Fin avril, le syndicat étudiant La Licorne avait en effet dénoncé la non-déclaration de ce vote à la Commission nationale de l’informatique et des libertés (Cnil). Une accusation à laquelle l’université avait répondu en montrant son numéro d’inscription. En l’occurrence, le 1 016 668.
« Alors que plus d’une semaine après la « consultation », sa déclaration n’apparaît toujours pas dans les registres de la Cnil (librement consultables ici), des personnels mobilisés contre la loi Ore ont fait une découverte étonnante » relate la Licorne dans un communiqué.

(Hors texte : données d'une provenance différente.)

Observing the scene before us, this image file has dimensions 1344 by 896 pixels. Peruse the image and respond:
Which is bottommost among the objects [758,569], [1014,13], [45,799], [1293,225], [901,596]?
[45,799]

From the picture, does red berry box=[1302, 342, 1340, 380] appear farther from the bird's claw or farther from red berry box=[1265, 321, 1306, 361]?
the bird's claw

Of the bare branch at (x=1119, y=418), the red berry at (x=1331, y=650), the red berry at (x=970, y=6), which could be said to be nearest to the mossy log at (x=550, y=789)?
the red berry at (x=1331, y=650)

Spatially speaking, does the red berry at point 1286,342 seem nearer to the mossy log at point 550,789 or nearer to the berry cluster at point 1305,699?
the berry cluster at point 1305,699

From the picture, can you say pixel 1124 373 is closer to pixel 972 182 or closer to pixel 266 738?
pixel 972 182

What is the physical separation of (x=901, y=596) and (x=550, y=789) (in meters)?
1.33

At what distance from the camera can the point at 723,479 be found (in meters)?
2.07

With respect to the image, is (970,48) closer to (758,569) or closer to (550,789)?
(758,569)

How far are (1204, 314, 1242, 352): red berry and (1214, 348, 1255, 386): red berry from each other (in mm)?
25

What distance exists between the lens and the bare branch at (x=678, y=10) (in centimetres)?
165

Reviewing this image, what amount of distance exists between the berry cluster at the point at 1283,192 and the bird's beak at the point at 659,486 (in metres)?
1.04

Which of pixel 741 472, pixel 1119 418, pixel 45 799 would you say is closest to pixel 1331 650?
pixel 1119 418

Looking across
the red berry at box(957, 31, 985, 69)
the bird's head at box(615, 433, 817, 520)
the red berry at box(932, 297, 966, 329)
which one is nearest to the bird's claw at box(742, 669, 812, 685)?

Le résultat de cette enquête ? « Absent dans le registre des déclarations à la lettre [U] (comme Université Grenoble-Alpes), sa présence à la lettre [G] correspond bien à une déclaration, enregistrée le 3 mai 2004, il y a quatorze ans quasiment jour pour jour, par le Grand Orient de France pour déclarer sa liste de diffusion. »
Entre fausses déclarations et menaces de poursuites pénales
« Il n’y a que deux explications possibles », enchaîne la Licorne : « Soit l’Université aurait sous-traité l’organisation de cette consultation au Grand Orient de France […] Soit l’Université a sciemment communiqué un faux numéro de déclaration Cnil sur tous les supports. »
« Le numéro d’enregistrement correspond au registre local géré par notre Cil » [à savoir, le Correspondant informatique et libertés, ndlr] rétorque sur les réseaux sociaux le directeur général des services de l’UGA Joris Benelle.
Et d’assurer : « Ce numéro n’est pas connu de la Cnil mais, si elle le souhaite, elle peut très bien accéder à notre déclaration locale via une requête auprès du président. »
Une réponse qui ne convainc guère ses accusateurs. « En refusant de communiquer les documents qu’elle doit obligatoirement tenir à disposition des votants et en communiquant de fausses informations, l’Université contrevient aux dispositions des articles 226 – 16 et suivants du Code pénal, puni de cinq ans d’emprisonnement et de 300 000 euros d’amende », fustigent ainsi les membres de la Licorne.
D’où leur décision de continuer à enquêter sur cette (possible) infraction à la loi, tout en brandissant la menace d’éventuelles « poursuites sur les fausses déclarations répétées de la présidence de l’université ». Affaire à suivre.